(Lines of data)
--- START ---
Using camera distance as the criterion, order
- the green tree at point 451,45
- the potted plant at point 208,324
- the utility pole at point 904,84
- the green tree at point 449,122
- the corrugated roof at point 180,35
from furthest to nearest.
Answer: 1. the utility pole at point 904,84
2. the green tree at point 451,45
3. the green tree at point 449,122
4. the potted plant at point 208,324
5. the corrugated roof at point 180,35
--- END ---
**Job**
Copy every line of the records above word for word.

**Task output**
Using camera distance as the criterion, order
- the green tree at point 451,45
- the potted plant at point 208,324
- the utility pole at point 904,84
- the green tree at point 449,122
- the corrugated roof at point 180,35
from furthest to nearest.
Answer: 1. the utility pole at point 904,84
2. the green tree at point 451,45
3. the green tree at point 449,122
4. the potted plant at point 208,324
5. the corrugated roof at point 180,35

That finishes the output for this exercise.